Kumgang was once a bustling joint tourist resort project between the two Koreas. But the dramatic beauty of the area belies the political turmoil that surrounds it.
Tours were suspended in 2008 after a South Korean tourist was shot dead by a North Korean soldier. Pyongyang claimed she had entered an off-limits military area.
Moon and Kim agreed to reopen Kumgang and a joint industrial park in the North's Kaesong City when they met in Pyongyang in September 2018. Kim even announced it to his people, something he usually only does when confident something will happen.
Choi said the mountain is "a door to North Korea, a key to the solution."
He and South Korean Minister of Unification Kim Yeon-chul are lobbying for the tours to resume. Both say tourism is exempt from the international sanctions levied against North Korea as punishment for its nuclear weapons and ballistic missile programs. But investing in joint entities that could allow Pyongyang to make foreign income is currently banned.
Choi said he believes Pyongyang is angry with Seoul and that it feels President Moon has not kept his side of the bargain.
"There were six times of summit after Pyeongchang Winter Olympic Games," Choi said. "Each of them were gorgeous ones ... big smiles, big hands, big hugs, and big promises and then nothing."
"They're angry about it," he said.
Kim visited Kumgang in October, and slammed the resort as "shabby" and backward." He said the South Korean-built buildings had to be torn down.
Seoul's suggestion that the two sides meet and discuss matters further fell on deaf ears.

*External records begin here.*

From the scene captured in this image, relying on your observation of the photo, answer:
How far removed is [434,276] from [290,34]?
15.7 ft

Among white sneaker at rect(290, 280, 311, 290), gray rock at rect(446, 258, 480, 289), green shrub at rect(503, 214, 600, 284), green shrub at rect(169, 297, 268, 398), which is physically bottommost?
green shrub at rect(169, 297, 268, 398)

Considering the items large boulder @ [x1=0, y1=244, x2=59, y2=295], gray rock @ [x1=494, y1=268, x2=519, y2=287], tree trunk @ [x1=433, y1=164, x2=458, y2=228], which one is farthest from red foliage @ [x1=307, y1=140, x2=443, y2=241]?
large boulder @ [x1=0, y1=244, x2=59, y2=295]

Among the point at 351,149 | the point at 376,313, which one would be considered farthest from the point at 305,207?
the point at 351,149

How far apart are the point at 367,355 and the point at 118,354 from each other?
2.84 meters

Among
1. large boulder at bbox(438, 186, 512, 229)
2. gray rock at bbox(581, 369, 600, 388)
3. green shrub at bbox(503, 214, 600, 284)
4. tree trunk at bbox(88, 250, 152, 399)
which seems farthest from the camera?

Kim's visit was seen by experts as a way to put pressure on Moon to unilaterally break sanctions, something he has not been willing to do without permission from the US.

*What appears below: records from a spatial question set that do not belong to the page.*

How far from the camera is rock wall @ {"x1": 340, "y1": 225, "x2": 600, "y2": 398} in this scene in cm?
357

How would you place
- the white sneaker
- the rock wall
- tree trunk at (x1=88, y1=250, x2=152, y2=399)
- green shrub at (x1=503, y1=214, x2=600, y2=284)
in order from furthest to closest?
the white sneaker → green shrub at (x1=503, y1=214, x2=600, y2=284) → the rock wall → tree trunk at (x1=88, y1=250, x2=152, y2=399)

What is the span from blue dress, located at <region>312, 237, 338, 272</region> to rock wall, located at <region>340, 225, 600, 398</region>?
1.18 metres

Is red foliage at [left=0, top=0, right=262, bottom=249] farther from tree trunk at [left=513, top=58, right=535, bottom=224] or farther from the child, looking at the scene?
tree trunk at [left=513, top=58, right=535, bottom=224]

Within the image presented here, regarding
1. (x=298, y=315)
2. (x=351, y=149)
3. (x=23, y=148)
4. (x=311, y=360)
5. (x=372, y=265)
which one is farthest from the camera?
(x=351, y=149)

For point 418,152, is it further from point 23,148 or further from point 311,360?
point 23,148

US President Donald Trump has not given Moon the green light to reopen Kumgang. In April, he said "this isn't the right time" to grant North Korea economic concessions. Washington is concerned Pyongyang could use money from the resort to fund its nuclear and missile programs and has pushed for a deal that would see North Korea give up its nuclear weapons and missiles up front.
Choi has appealed to North Korea to allow him to take a delegation of hundreds of potential investors in Mount Kumgang across the border. He's confident of approval, but not before the end of the year, the deadline North Korea gave the US to change its "current way of calculation" in nuclear negotiations.

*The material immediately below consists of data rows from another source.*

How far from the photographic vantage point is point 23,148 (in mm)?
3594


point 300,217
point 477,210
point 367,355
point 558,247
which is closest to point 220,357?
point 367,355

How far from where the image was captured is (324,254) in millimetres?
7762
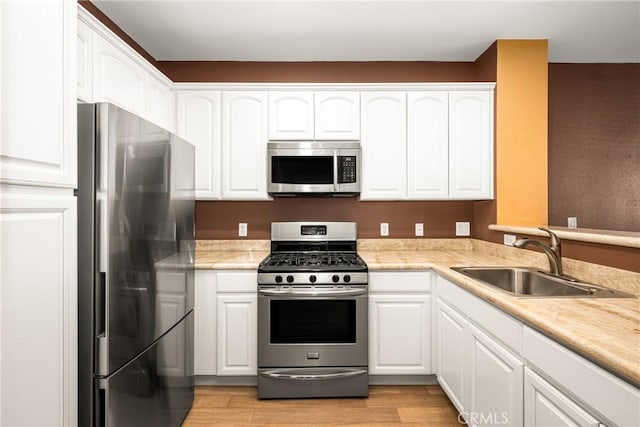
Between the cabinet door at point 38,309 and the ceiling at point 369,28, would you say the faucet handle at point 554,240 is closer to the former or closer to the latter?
the ceiling at point 369,28

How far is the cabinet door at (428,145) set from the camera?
292cm

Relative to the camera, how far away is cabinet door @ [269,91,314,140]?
2.91m

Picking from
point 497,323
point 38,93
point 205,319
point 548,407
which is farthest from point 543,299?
point 205,319

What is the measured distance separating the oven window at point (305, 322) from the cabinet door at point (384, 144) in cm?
98

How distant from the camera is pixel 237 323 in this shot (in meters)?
2.54

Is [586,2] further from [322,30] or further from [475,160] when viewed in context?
[322,30]

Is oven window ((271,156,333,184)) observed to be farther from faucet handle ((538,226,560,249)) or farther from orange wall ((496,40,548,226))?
Result: faucet handle ((538,226,560,249))

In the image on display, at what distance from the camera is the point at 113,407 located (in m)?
1.43

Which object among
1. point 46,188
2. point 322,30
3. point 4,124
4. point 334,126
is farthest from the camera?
point 334,126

Choi has met with Trump administration officials in Washington to make his case for reopening Kumgang. He said they listened, but at this point did not agree.

The clock is ticking

Choi and analysts who study North Korea worry the clock is ticking, whether or not the US believes Pyongyang is serious about its deadline.
The State Departments top official in charge of negotiations with North Korea, Stephen Biegun, has called the deadline "artificial."
Biegun visited South Korea on Monday in an effort to get the stalled talks back on track as tensions between the two Koreas and the US continue to rise.
"It is time for us to do our jobs. Let's get this done. We are here and you know how to reach us," Biegun said at a news conference.
However, there is concern that North Korea has been able to drive a wedge between Moon and Trump's administration, with Seoul more focused on reconciliation and Washington on nuclear negotiations.
"I think there's been a missed opportunity here for the US, we never fully committed or backed the inter Korean peace process," said Adam Mount, a senior fellow at the Washington-based Federation of American Scientists. "There would have been some real benefits for us if we did so but essentially what happened is the North Koreans split negotiations into two separate tracks and kind of played us off each other."
Now, Choi worries there isn't enough time for negotiations to succeed. As the head of MBC media in 2008, he helped negotiate the New York Philharmonic Orchestra's groundbreaking visit to Pyongyang. That trip took two years to negotiate, he said.
"At this stage ... the time is too short," he said.